I
have to walk myself back, and admit to a correction: There are whites, at least
those who work for Liberty Health, who are as moronic as Presbyterian Homes minority
managerial staff like Debra Horne and Trudy Richardson, even if it befuddles me
why the coffee light guard downstairs is fixated on my father’s rushed
appearance during this too lengthy interregnum which will result in my spirit
being crushed. I do not know what Liberty Health is, but their employees
harassed me just as I was harassed in 14 by an earlier pair. The 2017 round was
an older man named Tom, and one younger patronizing punk. I asked the younger
if he knew any famous people with cerebral palsy. “No,” was my answer, and I
should have kicked his ass, even from my filthy mattress. I did frighten them
both, in October, as only women can, and they both jumped to help me eat when I
hissed with scorn at “fucking regulations!” The kid was a kid, but this Tom is
as much an ignorant racist as I admit to being, the forthright savant. I gave
Tom more punishment over telephone, as the idiot’s contractual obligations are
to shovel us like shit into nursing homes, but, the key is not my inconsolable
misery, and the punishment my body is taking and will not recover from. It is
what I asked the punk bastard kid, and how he responded. This signifies the
failure of sixty years worth of activism and disability law, and that attitudes
do not change. I never expected to literally adopt the mantle of Vassar Miller.

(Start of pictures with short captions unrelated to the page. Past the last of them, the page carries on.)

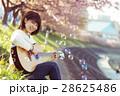 女性とギター 28625486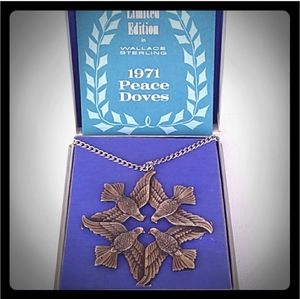 1971 SOLID STERLING SILVER Peace Doves -  Wallace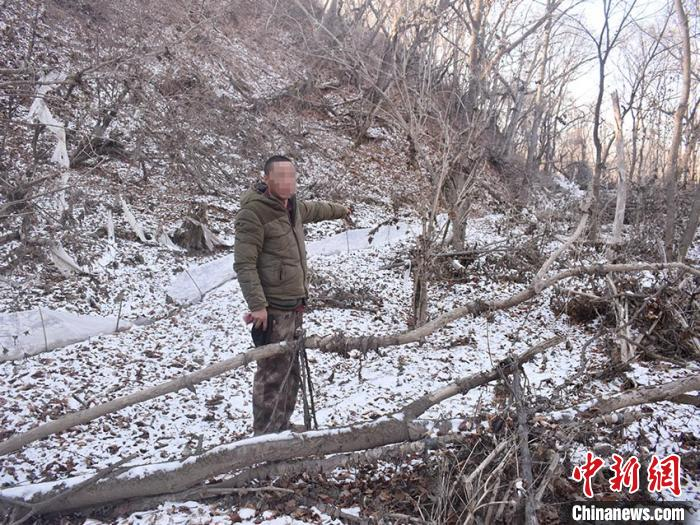 犯罪嫌疑人刘某指认现场 警方供图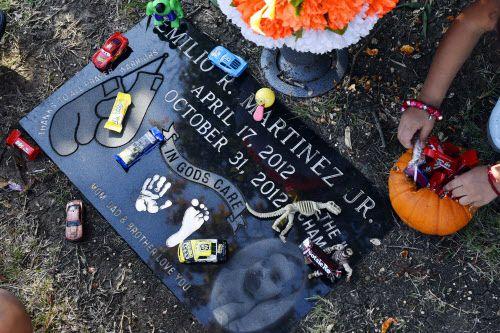 La familia Martínez visita la tumba de su hijo en Calvary Hill. BEN TORRES/AL DÍA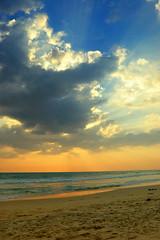 summer (thejasp) Tags: summer sky sun india beach colors clouds d50 sand nikon ray colours south gimp kerala varkala 1855mm dri   thejas layermask zuidindia  thejasp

Those odds are long, but there are not enough of us who can cross over into the
mainstream. I once believed Linda Dezenski could do it, but I suppose I took
care of that, not quite able to let it flow, like Dana Delaney and her cannabis
dealer in “Hand of God.” The dealer is a lesbian nigger, and tells Diva Harris
(Delaney) a back story that concluded, “That was the first time I made out with
a woman and had an orgasm.” No big deal. Women smirk about sex just as men do,
but the way my former supervisor did what she did triggered my emotional scars,
and I did not think such a genteel poem as I sent her would have resulted in
such a graphic suggestion. I needed to leave this building then, as I always
have, my one constant, willing to be homeless outcry, and the counternarrative,
looming so large, is to move in with my 94 year old grandmother.
Am I engaging in
liberal outrage? Perhaps James
Dorwart thinks so, assuming he has time to scan my occasionally esoteric
posts—but what some of you may not understand is I am using big tent
egalitarianism to illustrate that big tent egalitarianism is a crock of shit.

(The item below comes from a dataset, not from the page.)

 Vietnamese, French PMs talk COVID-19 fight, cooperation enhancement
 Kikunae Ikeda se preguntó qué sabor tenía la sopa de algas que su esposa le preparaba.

Other wheelchair users understand better than my ambulatory followers, and I am
sure James does too—maybe I’ll throw him a bone about art therapy empowerment,
as I am alienated out of the shared experience of identity, ever mindful that he stayed in the ivory tower. I
deflated out of it, as opposed to pole vaulted. No one’s fault that case
management destroyed me in certain ways; teaching might have done so too, but I
think it raises serious moral questions, that I have to be destroyed because I’ve
been non-compliant—in that sort of quasi-ecumenical vein, where “Hand of God,”

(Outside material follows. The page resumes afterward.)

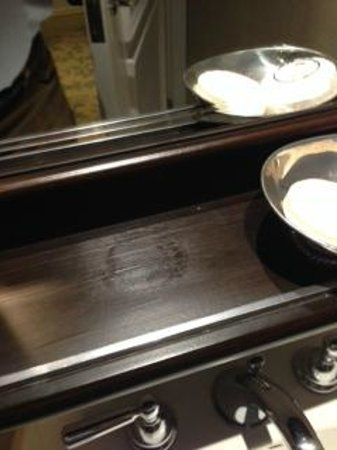 Mandarin Oriental, Washington DC: Stains on wood ledge in bathroom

works as an implied Pentecostal parable, Blessid is
an implied Catholic cheat sheet, and left me displeased, and even the reviewer
undercuts his own enthusiasm for what Heske and Fitz do without any valid clues
as to who, or what, Jedediah (Montgomery) is supposed to be. The hostile
obsessed ex-lover, Ethan, attempts to murder the supernatural neighbor, and I
gathered this alluded to the Crucifixion, but beyond that, the only clue offered
was Edward’s mention of the neighbor’s black teeth, and that his knowledge of
horticulture had something to do with his lengthy lifespan. Instead of actually
redeeming “Sarah,” the story ends with the message that the Resurrection makes
life precious, too awkward even for apocrypha. I pleaded for help on this
account two months ago, inappropriately, and expected exactly what I received,
smirking, but if I am forced beyond any choice—I suspect Sarah had other
alternatives—toward involuntary medical commitment, I’d be far less anguished
if I had a voluntary executor to safeguard my work, published and all. Please
think about it. Despite my obstinacy, and the nuclear fallout of my idealism, I
deserve better than senseless maintenance in an institution, and even deserve
better than immigrant African care. I may not prevail all that much longer, unless
Melania invites me over to watch the president’s wildlife footage.